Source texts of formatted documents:
▽
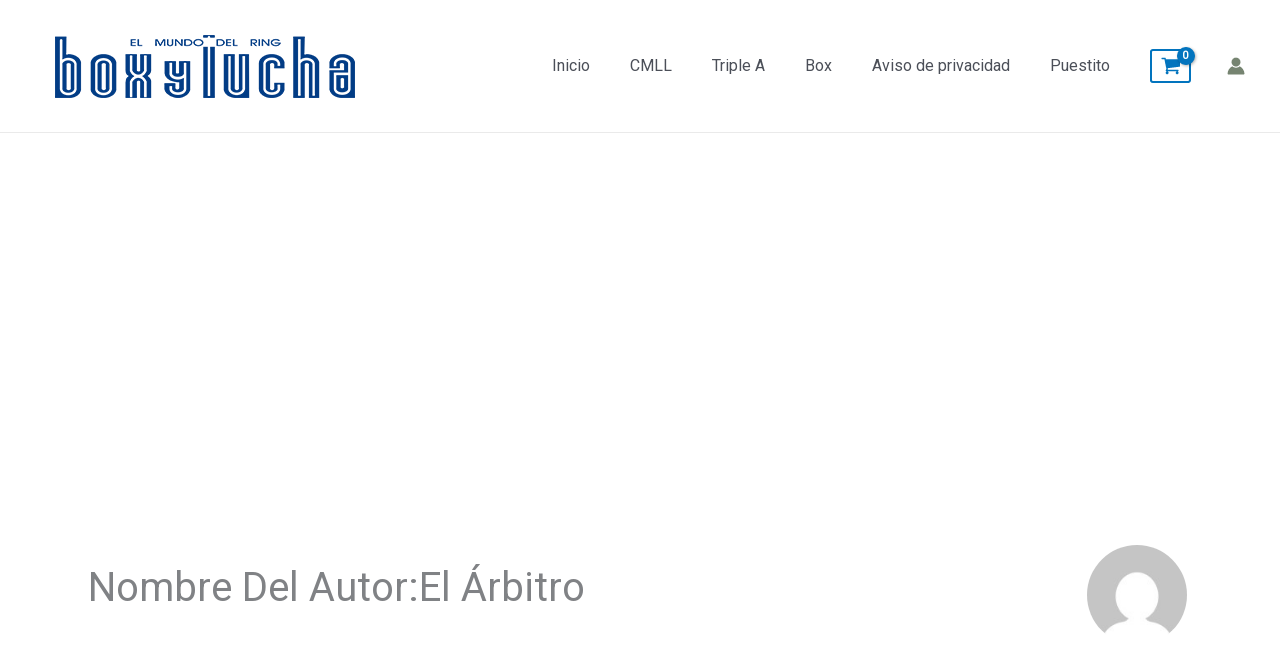

--- FILE ---
content_type: text/html; charset=utf-8
request_url: https://www.google.com/recaptcha/api2/aframe
body_size: 266
content:
<!DOCTYPE HTML><html><head><meta http-equiv="content-type" content="text/html; charset=UTF-8"></head><body><script nonce="r7nXtda1zMrAWl12heDJUw">/** Anti-fraud and anti-abuse applications only. See google.com/recaptcha */ try{var clients={'sodar':'https://pagead2.googlesyndication.com/pagead/sodar?'};window.addEventListener("message",function(a){try{if(a.source===window.parent){var b=JSON.parse(a.data);var c=clients[b['id']];if(c){var d=document.createElement('img');d.src=c+b['params']+'&rc='+(localStorage.getItem("rc::a")?sessionStorage.getItem("rc::b"):"");window.document.body.appendChild(d);sessionStorage.setItem("rc::e",parseInt(sessionStorage.getItem("rc::e")||0)+1);localStorage.setItem("rc::h",'1769703615492');}}}catch(b){}});window.parent.postMessage("_grecaptcha_ready", "*");}catch(b){}</script></body></html>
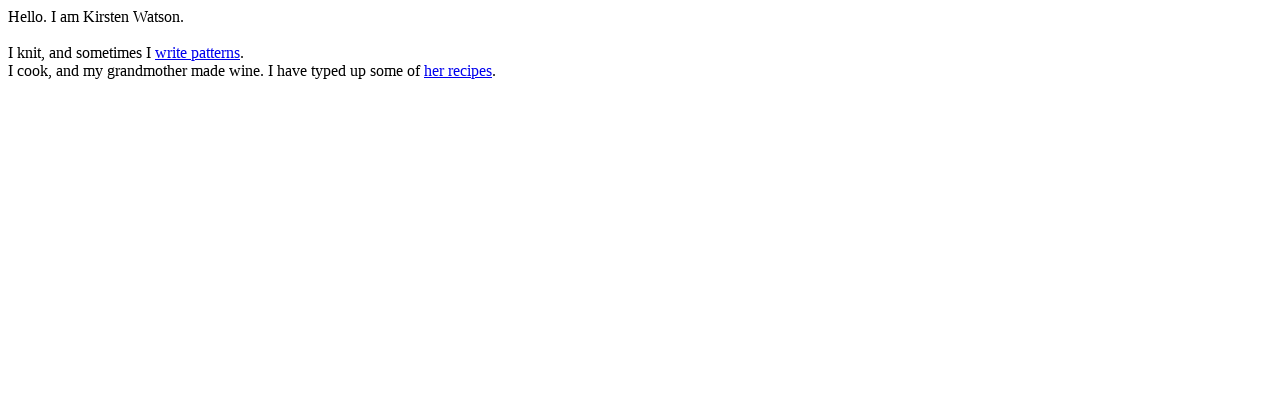

--- FILE ---
content_type: text/html
request_url: http://www.chiark.greenend.org.uk/~kjwatson/
body_size: 185
content:
<html>
<title>Kirsten Knits</title>
<a>Hello. I am Kirsten Watson.<br>
<br>
I knit, and sometimes I </a><a href="patterns.html">write patterns</a>.
<br>
I cook, and my grandmother made wine. I have typed up some of <a href="wine.html">her recipes</a>.
</html>

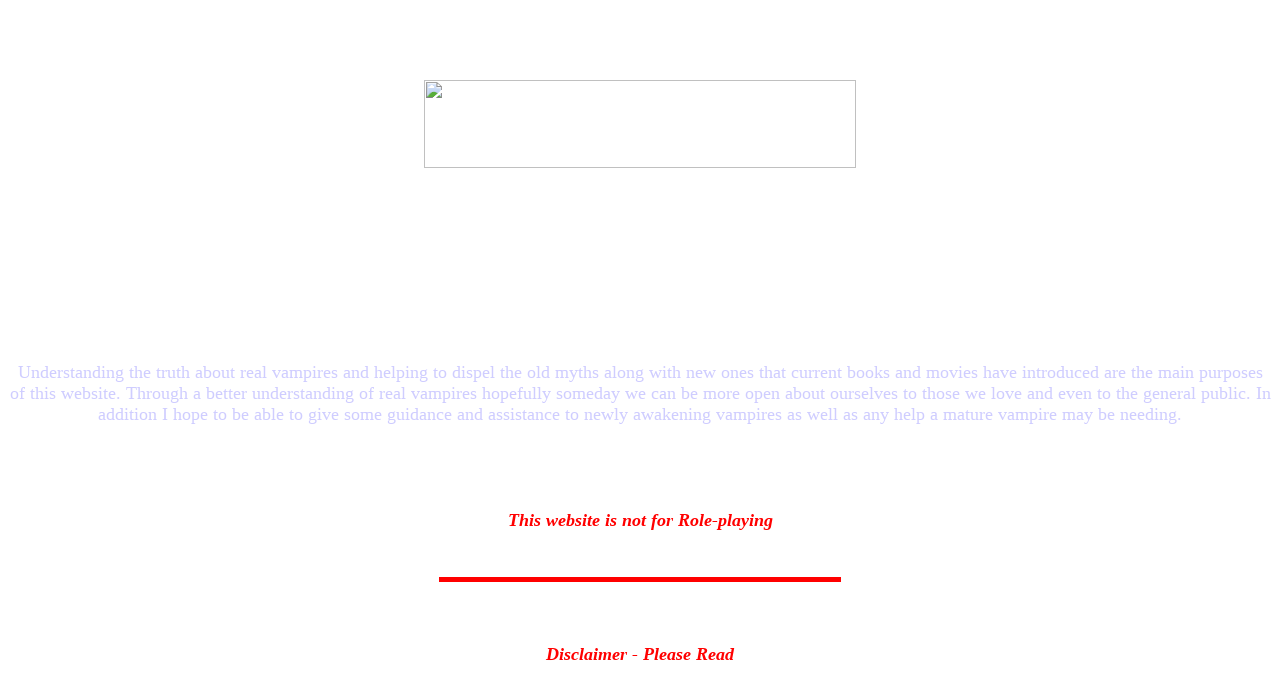

--- FILE ---
content_type: text/html
request_url: https://real-vampires.com/?y=vampireluna
body_size: 1590
content:
<!DOCTYPE html PUBLIC "-//W3C//DTD HTML 4.01//EN">
<html>
<head>

<meta http-equiv="Content-Type" content="text/html; charset=UTF-8">
<meta name="verify-v1" content="P9sbwAp5w3M37GZ6NxoigYYDjAybMIWiHLqfbqH6AL8=" />
<meta name="keywords" content="vampire, vampires, vampyre, vampyres, vampire website, vampire websites, modern vampire, psivamp, blood, blood-drinking, dracula, support, vamp, vamps, realvamp, realvamps, real-vamp, real-vamps, real, vampirism, bloodletting, traits">
<meta name="description" content="Understanding the truth about real vampires and helping to dispel the old myths along with new ones that current books and movies have introduced are the main purposes of this website. Through a better understanding of real vampires hopefully someday we can be more open about ourselves to those we love and even to the general public. In addition I hope to be able to give some guidance and assistance to newly awakening vampires as well as any help
a mature vampire may be needing." /> 
<title>Welcome</title>

<link rel="stylesheet" href="main.css"/>

</head>
<body background="https://image.ibb.co/dbedkQ/dkbackground1_1.jpg">
<body><align="center">
<p align="center"><center>
<img src="https://image.ibb.co/gnry5Q/Real_Vampires_Title_Pic_1.gif" width="432" height="88" align="center">
</p>
<h1 align="center"><font color="#FFFFFF">Welcome to Real Vampires!</h1>

<br/>
<p align="center"><center><font size="4" face="Times" font color="#CFCDFF">Understanding the truth about real vampires and helping to dispel the old
myths along with new ones that current books and movies have introduced
are the main purposes of this website. Through a better understanding of real
vampires hopefully someday we can be more open about ourselves to those
we love and even to the general public. In addition I hope to be able to give
some guidance and assistance to newly awakening vampires as well as any help
a mature vampire may be needing.</p>
<br/>

<p align="center"><font size="4" face="Verdana"><font color="#FF0000"><b><em><i>This website is not for Role-playing</b></em></i></p>
<br/>
<hr size=5pt width=400pt color="#FF0000" />
<br/>
<p align="center"><font size="4" face="Verdana"><font color="#FF0000"><b><em><i>Disclaimer - Please Read</b></em></i></p>
<br/>
<p align="center"><font size="4" face="Times" font color="#CFCDFF">This website is intended for readers 18 years and older. If you are under 18 years old then please get your parents permission before proceeding. Parents please keep an eye on what your children are doing online.</p>
Although this website does not contain any pornographic material it does discuss in detail vampirism, blood letting, blood drinking and other topics which some people might find offensive.</p>
<p align="center">If you are the type of individual that needs to blame something other than yourself for your own stupidity then<br/>
You are not welcome here! Go someplace else!</p>
<br/>
<p align="center">By choosing to continue, you are admitting you are of legal adult age for your state or country or you have the permission of a parent or legal guardian to view this site. I present the information in this website to help those who wish to learn more about real vampirism. I hold no responsibility for the use of the information in the hands of idiots.</p>

<a href="author.html"><img src="https://image.ibb.co/d7vEek/Enter_Site.gif" width="108" height="72" border="0" alt="Enter Site"></a>

<p align="center"><i>V Luna
<br/>
Page Updated July 27, 2017 </i></p>
<br/>

</align="center">

</head>
<body>
</body>
</html>


--- FILE ---
content_type: text/css
request_url: https://real-vampires.com/main.css
body_size: 481
content:

background-image:{"https://image.ibb.co/dbedkQ/dkbackground1_1.jpg";color: #cc0000; background-color:#CC0000; Background-attachment:scroll}
img {src="logo.gif"; align:center; padding:36pt;}
h1 {font-weight:bold; font-family:�Arial�, Helvetica, sans-serif; font-size:18pt; line-height:36pt; text-align: center}
h2 {font-weight:bold; font-family:�Verdana�, Verdana, Geneva, sans-serif; font-size:18pt; line-height:36pt; text-align:center}
p {font-family:'Times New Roman', Times, serif; font-size:12pt; line-height:16pt; text-align:center; margin-top:24pt; margin-left:50px; margin-right:50px }
p.comment {font-style:italic; font-family:�Trebuchet MS�, Helvetica, sans-serif; font-size:12pt; line-height:16pt; text-align:center; margin-top:24pt; margin-left:50px; margin-right:50px }
p.stress {font-style:italic; font-weight:bold; font-family:�Arial�, Helvetica, non-serif; font-size:12pt; line-height:16pt; text-align:center; margin-top:24pt; margin-left:50px; margin-right:50px}
p.authorlink {align="center"; font-family:�Ariel�, Helvetica, non-serif; font-size:18pt; line-height:36pt; font-weight:bold; [<a href="http://www.real-vampires.com/author">ENTER SITE</a>]}


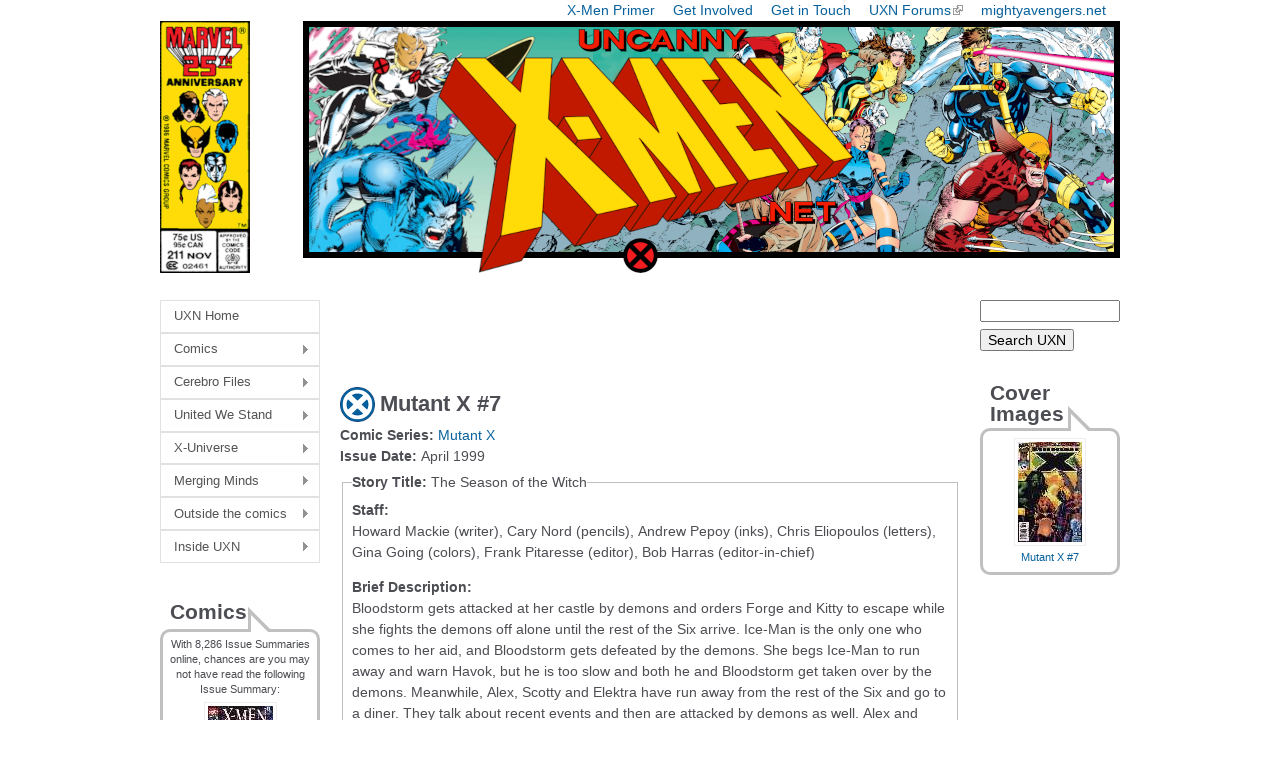

--- FILE ---
content_type: text/html; charset=utf-8
request_url: https://www.google.com/recaptcha/api2/aframe
body_size: 268
content:
<!DOCTYPE HTML><html><head><meta http-equiv="content-type" content="text/html; charset=UTF-8"></head><body><script nonce="PbZqKBxp6V_tcjIhULU4lw">/** Anti-fraud and anti-abuse applications only. See google.com/recaptcha */ try{var clients={'sodar':'https://pagead2.googlesyndication.com/pagead/sodar?'};window.addEventListener("message",function(a){try{if(a.source===window.parent){var b=JSON.parse(a.data);var c=clients[b['id']];if(c){var d=document.createElement('img');d.src=c+b['params']+'&rc='+(localStorage.getItem("rc::a")?sessionStorage.getItem("rc::b"):"");window.document.body.appendChild(d);sessionStorage.setItem("rc::e",parseInt(sessionStorage.getItem("rc::e")||0)+1);localStorage.setItem("rc::h",'1767158415480');}}}catch(b){}});window.parent.postMessage("_grecaptcha_ready", "*");}catch(b){}</script></body></html>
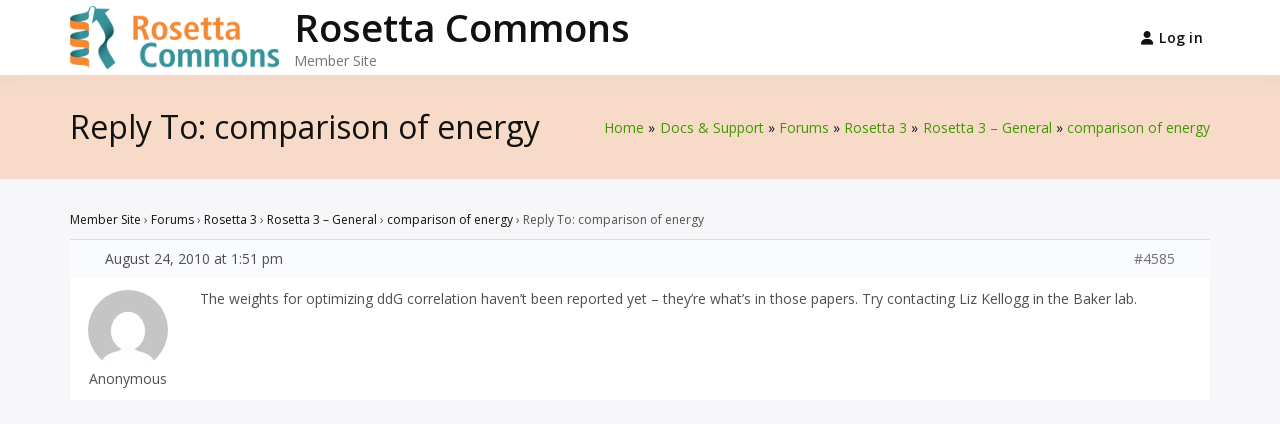

--- FILE ---
content_type: text/css
request_url: https://new.rosettacommons.org/wp-content/plugins/lock-my-bp/public/css/bp-lock-public.css?ver=all
body_size: 867
content:
/*--------------------------------------------------------------
>>> TABLE OF CONTENTS:
----------------------------------------------------------------
# Global
--------------------------------------------------------------*/


/*--------------------------------------------------------------
# Global
--------------------------------------------------------------*/
body .bplock-login-form-container {
    max-width: 600px;
    margin: 30px auto;
    padding: 0 15px;
}

.wbcom-video-link-wrapper .fluid-width-video-wrapper

.bplock-login-form-container .bplock-login-form-container {
    margin: 0;
    padding: 0;
}

.bplock-login-form-container input[id],
.bplock-login-form-container button {
    background: #fff;
    position: relative;
    vertical-align: top;
    border:1px solid #bdc3c7 !important;
    display: inline-block;
    color: #34495e;
    outline: 0;
    height: 42px;
    width: 100%;
    padding: 10px;
    border-radius:6px;
}

button#bplock-login-btn,
button#bplock-register-btn {
    color: #fff;
    height: auto;
    background: #157dfd;
    font-size: 18px;
    border: none !important;
    width: 35%;
}
.bplock-register-form-container {
    margin: 30px 15px;
}
.bplock-login-form-container input:focus,
.bplock-login-form-container button:focus {
    border-color: #555 !important;
}

#bplock-login-btn,
#bplock-register-btn {
    line-height: normal;
}

.bplock-register-form-container input {
    margin-bottom: 0!important;
}

ul.bplock-login-shortcode-tabs {
    margin: 0px;
    padding: 0px;
    list-style: none;
}

ul.bplock-login-shortcode-tabs li {
    color: #222;
    display: inline-block;
    padding: 10px 25px;
    cursor: pointer;
    text-align: center;
    border: 1px solid #eee;
    background: #fff;
    border-bottom: none;
}
.bplock-login-form-container p {
    margin-bottom: 20px;
}

.bplock-login-form-container p:last-child {
    margin-bottom: 0;
}

ul.bplock-login-shortcode-tabs li.current {
    background: #ffffff;
    color: #157dfd;
    box-shadow: 0px 2px 0 #157dfd;
    border-radius: 0;
}

#bplock-login-tab i.fa.fa-sign-in {
    font-family: FontAwesome !important;
}

.bplock-login-form-container .tab-content {
    display: none;
    background: #fff;
    padding:15px;
    border: 1px solid #eee;
}

.bplock-login-form-container .tab-content.current {
    display: inherit;
    box-shadow: 0 0 50px #f3f3f3;
}

.isa_info,
.isa_success,
.isa_warning,
.isa_error {
    margin: 10px 0px;
}

.isa_info {
    color: #00529B;
    background-color: #BDE5F8;
}

.isa_success {
    color: #4F8A10;
    background-color: #DFF2BF;
}

.isa_warning {
    color: #9F6000;
    background-color: #FEEFB3;
}

.isa_error {
    color: #D8000C;
    background-color: #FFBABA;
}

.isa_info i,
.isa_success i,
.isa_warning i,
.isa_error i {
    margin: 10px 22px;
    font-size: 2em;
    vertical-align: middle;
}

.bplock-message {
    display: none;
}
△
Return each line of the data that contains the string "myths".

<meta name="description" content="Understanding the truth about real vampires and helping to dispel the old myths along with new ones that current books and movies have introduced are the main purposes of this website. Through a better understanding of real vampires hopefully someday we can be more open about ourselves to those we love and even to the general public. In addition I hope to be able to give some guidance and assistance to newly awakening vampires as well as any help
myths along with new ones that current books and movies have introduced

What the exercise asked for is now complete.